In the context of metamodeling, sparse Polynomial Chaos Expansions (PCE) based on least angle regression (LARS) have gained popularity in the recent years because of their ability to model highly non-linear responses with low fitting cost (Blatman & Sudret, 2011). Although sparse PCEs are efficient and versatile, the quality of approximation strongly depends on the choice of the experimental design (ED), i.e. the sample points where the original computational model is evaluated. Moreover, a minimum number of calls to the deterministic model is aimed at. 

In this project, we investigate the selection of the best design of experiments (the size of which is defined by the analyst) in order to ensure the optimal accuracy of the surrogate model over the whole input space. As model evaluations are time-consuming, it is appropriate to build up the ED sequentially by enriching an initial design, based on the information gathered at the previous iteration.

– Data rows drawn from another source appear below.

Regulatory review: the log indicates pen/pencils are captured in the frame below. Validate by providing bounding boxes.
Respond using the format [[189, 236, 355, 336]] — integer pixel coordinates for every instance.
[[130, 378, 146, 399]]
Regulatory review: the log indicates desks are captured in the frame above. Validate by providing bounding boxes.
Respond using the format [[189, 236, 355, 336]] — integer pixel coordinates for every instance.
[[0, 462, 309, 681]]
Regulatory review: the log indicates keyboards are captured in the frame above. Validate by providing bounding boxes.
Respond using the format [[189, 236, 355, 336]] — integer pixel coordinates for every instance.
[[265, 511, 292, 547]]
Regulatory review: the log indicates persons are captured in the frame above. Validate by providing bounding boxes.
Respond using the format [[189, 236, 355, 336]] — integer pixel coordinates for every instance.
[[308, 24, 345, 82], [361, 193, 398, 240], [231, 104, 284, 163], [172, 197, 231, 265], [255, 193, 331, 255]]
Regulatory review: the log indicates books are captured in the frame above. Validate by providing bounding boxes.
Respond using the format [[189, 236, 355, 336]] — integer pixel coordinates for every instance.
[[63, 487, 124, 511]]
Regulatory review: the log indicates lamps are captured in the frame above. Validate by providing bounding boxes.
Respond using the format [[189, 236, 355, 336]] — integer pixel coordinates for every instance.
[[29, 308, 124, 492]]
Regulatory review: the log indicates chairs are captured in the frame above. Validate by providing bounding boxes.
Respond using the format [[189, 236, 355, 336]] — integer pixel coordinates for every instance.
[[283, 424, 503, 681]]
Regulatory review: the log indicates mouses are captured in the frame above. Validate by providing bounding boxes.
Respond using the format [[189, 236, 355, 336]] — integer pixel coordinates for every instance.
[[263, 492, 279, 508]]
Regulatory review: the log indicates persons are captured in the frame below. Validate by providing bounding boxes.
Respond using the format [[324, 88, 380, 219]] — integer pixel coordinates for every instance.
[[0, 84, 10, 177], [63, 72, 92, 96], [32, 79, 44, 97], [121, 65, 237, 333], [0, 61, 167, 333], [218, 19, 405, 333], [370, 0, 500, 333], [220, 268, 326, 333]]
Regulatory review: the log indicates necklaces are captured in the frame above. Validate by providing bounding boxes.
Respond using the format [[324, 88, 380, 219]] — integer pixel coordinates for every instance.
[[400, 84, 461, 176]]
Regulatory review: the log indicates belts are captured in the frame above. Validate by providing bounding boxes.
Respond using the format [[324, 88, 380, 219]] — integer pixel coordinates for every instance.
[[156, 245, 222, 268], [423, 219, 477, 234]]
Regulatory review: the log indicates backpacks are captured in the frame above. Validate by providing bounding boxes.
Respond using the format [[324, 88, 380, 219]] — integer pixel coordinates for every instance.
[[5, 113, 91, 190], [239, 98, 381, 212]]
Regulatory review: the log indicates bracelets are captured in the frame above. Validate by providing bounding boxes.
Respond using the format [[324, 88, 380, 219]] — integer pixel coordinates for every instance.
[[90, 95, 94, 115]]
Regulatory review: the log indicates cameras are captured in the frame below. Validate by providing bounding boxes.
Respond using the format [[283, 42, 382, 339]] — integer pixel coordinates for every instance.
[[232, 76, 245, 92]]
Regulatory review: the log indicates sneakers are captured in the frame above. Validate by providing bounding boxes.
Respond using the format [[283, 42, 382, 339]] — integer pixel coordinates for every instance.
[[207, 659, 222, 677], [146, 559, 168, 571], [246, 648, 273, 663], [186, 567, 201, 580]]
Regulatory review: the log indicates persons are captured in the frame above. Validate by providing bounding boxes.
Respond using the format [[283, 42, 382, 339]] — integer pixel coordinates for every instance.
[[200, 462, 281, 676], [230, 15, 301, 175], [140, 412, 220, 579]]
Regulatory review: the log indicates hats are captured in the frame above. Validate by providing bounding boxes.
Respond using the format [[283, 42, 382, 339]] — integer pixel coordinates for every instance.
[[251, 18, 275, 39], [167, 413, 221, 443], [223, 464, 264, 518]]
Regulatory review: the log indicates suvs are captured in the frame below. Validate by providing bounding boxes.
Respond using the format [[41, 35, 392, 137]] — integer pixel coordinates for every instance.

The initial ED, which is generated using a space-filling technique, is enriched sequentially using an optimality criterion. This criterion is related to the orthogonality of columns of the information matrix, as proposed by Shin & Xiu (2016). 

Figure 1 shows the results of a comparative study between the sequential optimal design and a standard maximin LHS, with boxplots presenting the quartiles and median validation error based on 50 independent runs for varying sizes. The figure shows that the proposed optimal design outperforms notably maximin LHS.

References

Blatman, G., and Sudret, B. (2011). Adaptive sparse polynomial chaos expansion based on Least Angle Regression. Journal of Computational Physics, 230(6), 2345-2367.

Shin, Y., and Xiu, D. (2016). Nonadaptive quasi-optimal points selection for least squares linear regression. SIAM Journal on Scientific Computing, 38(1), A385-A411.